We sanctioned Myanmar’s Major General Maung Maung Soe in February under the Justice for Victims of Corrupt Foreign Officials Act, for his role in the human rights violations against the Rohingya minority in Myanmar. Canada will continue to work with like-minded partners to enhance the effectiveness of targeted sanctions against perpetrators of gross human rights violations. We urge the United Nations Security Council to incorporate systematic sexual violence as specific criteria in UN sanctions regimes.

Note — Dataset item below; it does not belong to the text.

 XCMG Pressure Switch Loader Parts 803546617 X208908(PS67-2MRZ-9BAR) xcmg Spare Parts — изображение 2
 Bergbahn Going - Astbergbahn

Many of the people I met in Bangladesh, the people who have faced persecution, spoke with great passion about their personal desire for justice and accountability. And I think that is something we can all understand and sympathize with. They spoke about wanting the world to know what they have endured and of wanting the world to know who is responsible. For this legitimate desire to be realized, the survivors’ stories need to be documented. We need to keep working in a clear and fact-based way to collect and preserve evidence so that it can be presented to a relevant authority to establish accountability. The funds we are announcing today will support ongoing efforts to document and protect evidence of the atrocities that have been committed.

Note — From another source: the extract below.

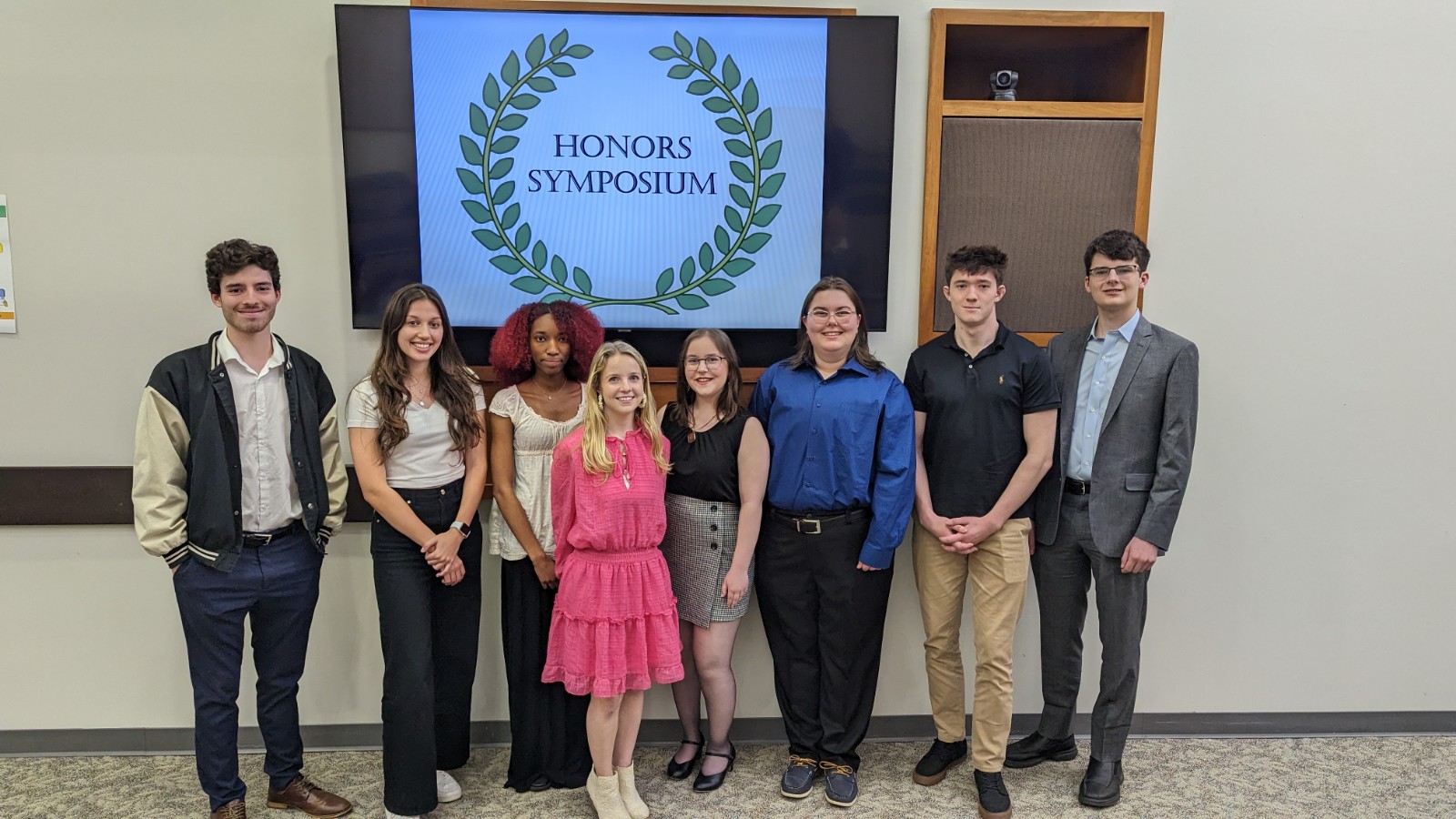 Honor Graduates Present Capstone Project - Brookdale Community College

There can be no impunity for the perpetrators of these horrific crimes. Canada will lead the call for justice and will work with like-minded countries to explore all avenues for holding perpetrators to account, including the establishment of an accountability mechanism akin to the international impartial and independent mechanism for Syria, known as the IIIM. Canada is also working with partners on the next steps toward a referral of the situation in Myanmar by the United Nations Security Council to the International Criminal Court.
Canada is committed to working with domestic, regional and international partners and the governments of Myanmar and Bangladesh to address the impact of this continuing human tragedy. This will guide all actions and initiatives outlined in Canada’s strategy. As part of this strategy, Canada will establish an international working group of like-minded countries to better coordinate assistance, align advocacy efforts and mobilize support for our key initiatives.
We also commit to continuing to work with the Government of Bangladesh and the UNHCR to determine the potential for resettlement of Rohingyas from within Bangladesh. Once resettlement is possible, Canada will work with the UNHCR to determine the appropriate timing and to identify the most vulnerable families and individuals. We know from our experience working with the Yazidi women that some survivors of sexual violence will need emergency resettlement.
Our government has been seized of this crisis since violence began last August. We will continue to push international partners to help seek an end to this crisis, as we have done at the UN General Assembly, the Human Rights Council, the Commonwealth and, most recently, the Organization of Islamic Cooperation. This issue was central to our G7 Foreign Ministers Meeting, which I hosted last month at my home in Toronto, and it will be on the agenda at the G7 Leaders’ Summit. Marie-Claude also has her G7 meeting with international development ministers coming up next week.
We and the international community have a grave responsibility to respond to the acute needs of the persecuted Rohingyas. We cannot be silent. We must hold perpetrators of violence to account and support all efforts toward building lasting peace and reconciliation in Myanmar. I believe very sincerely that history will judge what we do today, and history will record that Canada stood up today for these most persecuted people.